BEGIN Data extracts

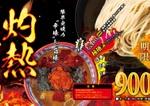 悶絶覚悟!! 三田製麺所「無限・灼熱つけ麺」従来の辛さMAXを越えてきてヤバそう!
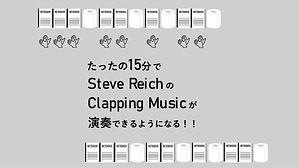 中村クラッピング-web.jpg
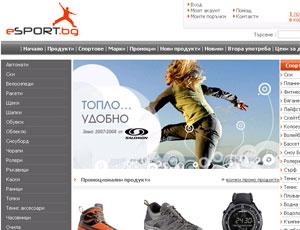 Посети Esport.bg - спортни стоки (www.esport.bg)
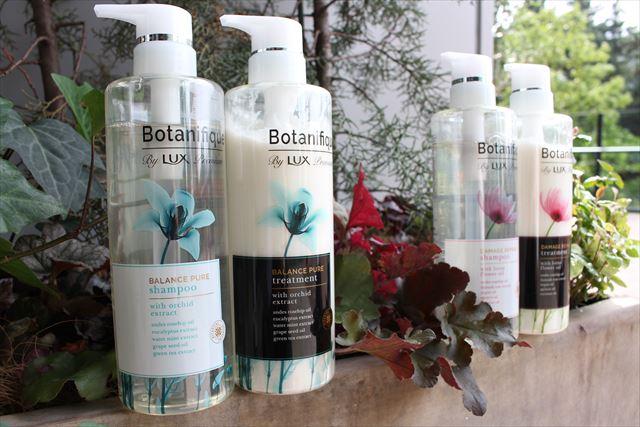 LUXボタニフィークシリーズを植物を並べた画像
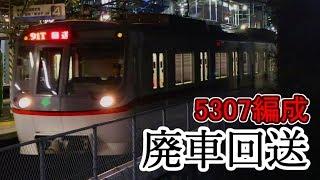 【都営】浅草線5307編成 廃車回送・夜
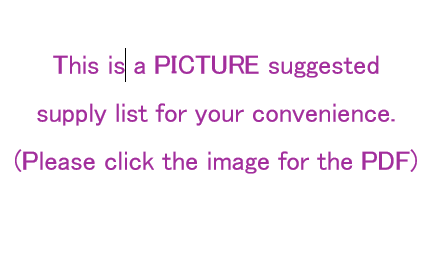Suggested Picture Supply List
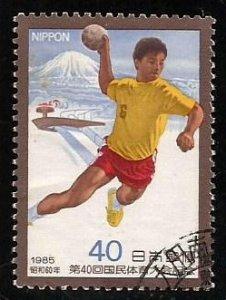Japan #1665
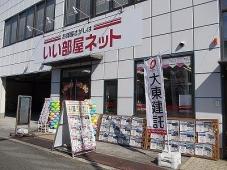 大東建託株式会社 姫路支店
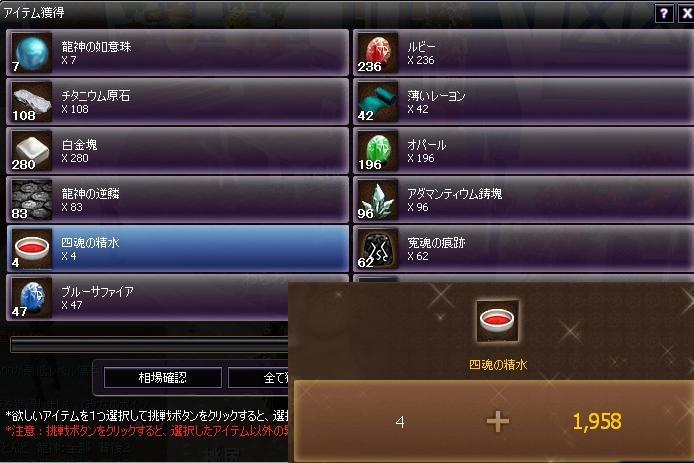 20110900四魂の精水1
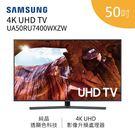 結帳再折 SAMSUNG 三星 50吋 UA50RU7400WXZW 4K UHD液晶電視 含基本桌上安裝+舊機回收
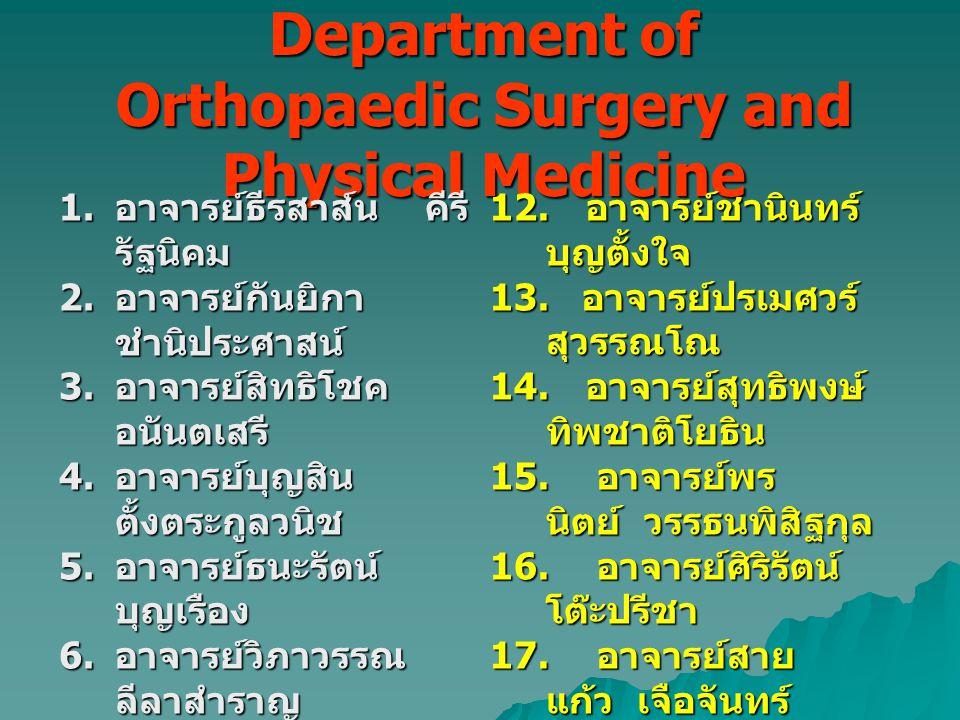 Department of Orthopaedic Surgery and Physical Medicine 12. อาจารย์ชานินทร์ บุญตั้งใจ 13. อาจารย์ปรเมศวร์ สุวรรณโณ 14. อาจารย์สุทธิพงษ์ ทิพชาติโยธิน 1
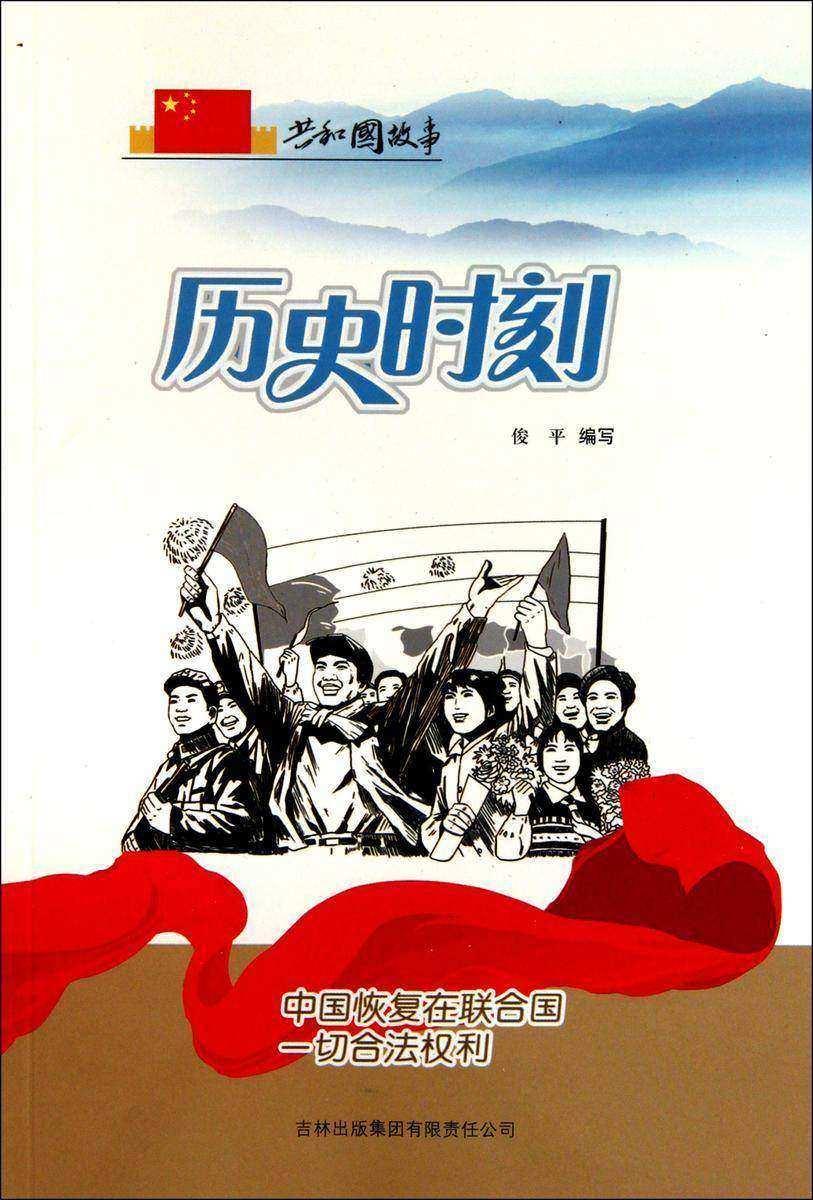 历史时刻:中国恢复在联合国一切合法权利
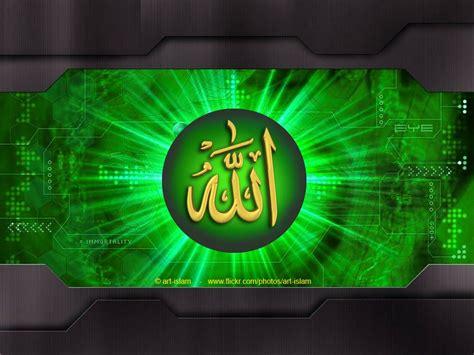 wallpaper hp islami seratus wallpapers gambar islami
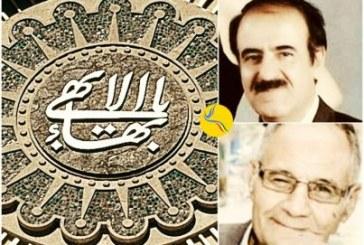 انتقال امرالله منوچهری و ضیاالله الهیان، شهروندان بهایی، به زندان کاشان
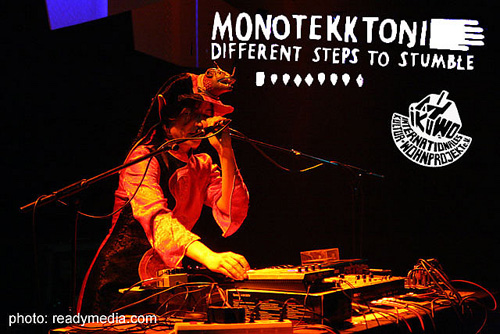 Monotekktoni / ikuwo / HGW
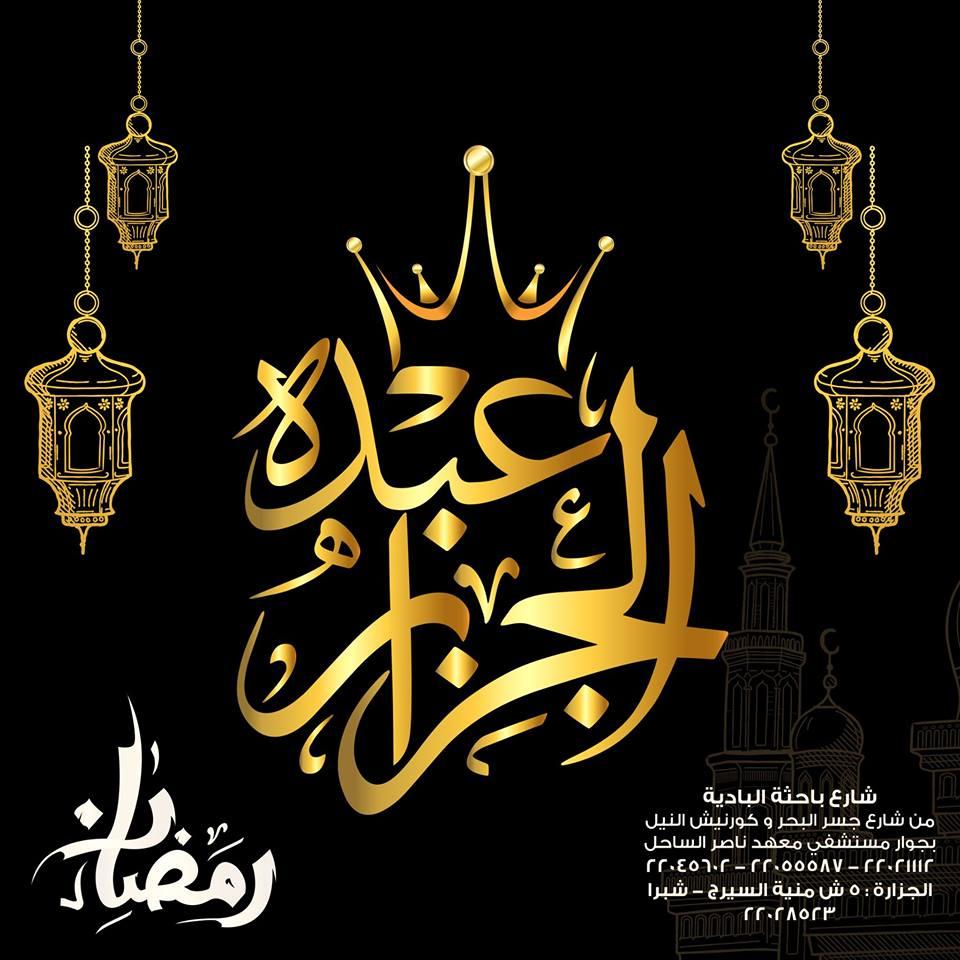 منيو عبده الجزار - أرقام التوصيل وأسعار المشويات والعروض 2021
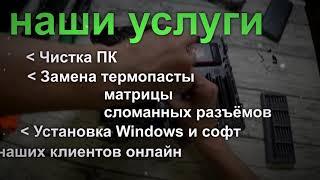 ремонт компьютеров окончательный рекламный
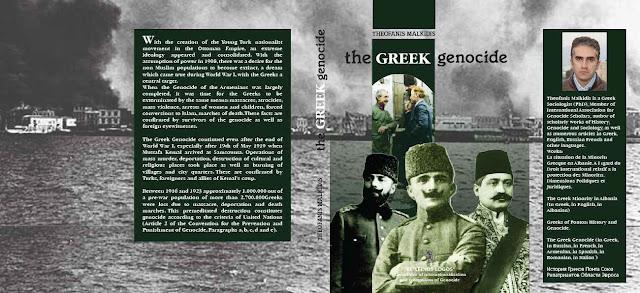 Αποτέλεσμα εικόνας για Μαλκίδης greek genocide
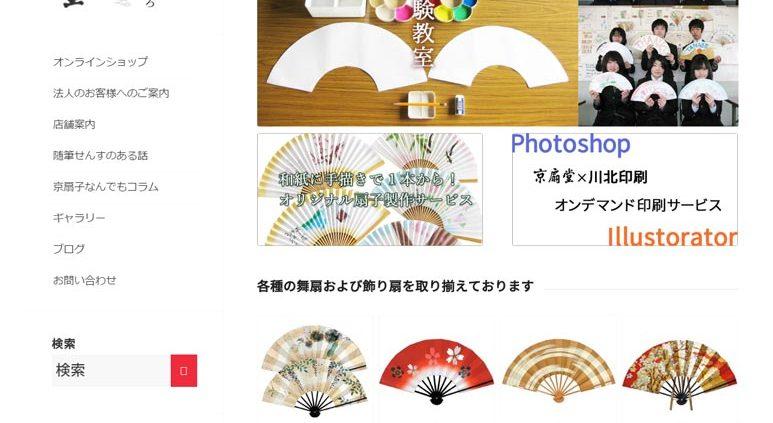京扇堂からのお知らせ - サイトをリニューアルしました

END Data extracts

▶ _Instructions to follow_
Return the data above unchanged. Pictures are not part of the copy.

▶ _Answer to this exercise_
 悶絶覚悟!! 三田製麺所「無限・灼熱つけ麺」従来の辛さMAXを越えてきてヤバそう!
 中村クラッピング-web.jpg
 Посети Esport.bg - спортни стоки (www.esport.bg)
 LUXボタニフィークシリーズを植物を並べた画像
 【都営】浅草線5307編成 廃車回送・夜
Suggested Picture Supply List
Japan #1665
 大東建託株式会社 姫路支店
 20110900四魂の精水1
 結帳再折 SAMSUNG 三星 50吋 UA50RU7400WXZW 4K UHD液晶電視 含基本桌上安裝+舊機回收
 Department of Orthopaedic Surgery and Physical Medicine 12. อาจารย์ชานินทร์ บุญตั้งใจ 13. อาจารย์ปรเมศวร์ สุวรรณโณ 14. อาจารย์สุทธิพงษ์ ทิพชาติโยธิน 1
 历史时刻:中国恢复在联合国一切合法权利
 wallpaper hp islami seratus wallpapers gambar islami
 انتقال امرالله منوچهری و ضیاالله الهیان، شهروندان بهایی، به زندان کاشان
 Monotekktoni / ikuwo / HGW
 منيو عبده الجزار - أرقام التوصيل وأسعار المشويات والعروض 2021
 ремонт компьютеров окончательный рекламный
 Αποτέλεσμα εικόνας για Μαλκίδης greek genocide
京扇堂からのお知らせ - サイトをリニューアルしました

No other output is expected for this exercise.